** SOURCE PASSAGE **
==*==
But then there is a swift
change in attitude. The over-influential critic John Ruskin praises the young
men of the PRB. One by one other critics come around. Within a few short years
the PRB (but especially Millais and Hunt) are receiving lucrative commissions.
Their canvases sell for big sums. They become highly respectable. They still
paint with technical skill, but their subject matter becomes less threatening,
more sentimental, more attuned to the tastes of the viewing, and especially the
buying, public. More comfortably middle-class and Victorian. Sure, Rossetti
gets into his quasi-medieval world of fair-skinned, big rosy-lipped and preferably
red-haired beauties, which influences and feeds into the insipid work of Edward
Burne-Jones. Sure, there are some paintings that still hold our attention.
But the real direction of the
old PRB can be measured by the distance from Millais’ early and revolutionary Christ in the House of his Parents to
his late and sentimental Bubbles
which, (now knighted and very respectable), he sold for a large sum to Pears’
soap company to use as advertising.
I was recently reminded of
this whole story by watching a good three-part BBC documentary series on the
Pre-Raphaelites narrated in a posh educated voice by, of all people, Nigel
Planer. (He is probably still best known as the lugubrious hippie Neil in the “cult”
==*==
** SUPPLIED MATERIAL **
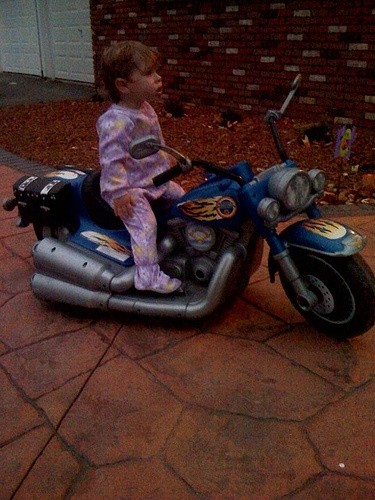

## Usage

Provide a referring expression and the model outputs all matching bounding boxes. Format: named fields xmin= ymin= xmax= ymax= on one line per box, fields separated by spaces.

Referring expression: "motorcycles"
==*==
** PROBLEM **
Repeat the passage on the Pre-Raphaelites starting at "But then there" and ending at "receiving lucrative commissions.", but change "lucrative" to "well-paid". The listing isn't needed here.

** CORRECT ANSWER **
But then there is a swift
change in attitude. The over-influential critic John Ruskin praises the young
men of the PRB. One by one other critics come around. Within a few short years
the PRB (but especially Millais and Hunt) are receiving well-paid commissions.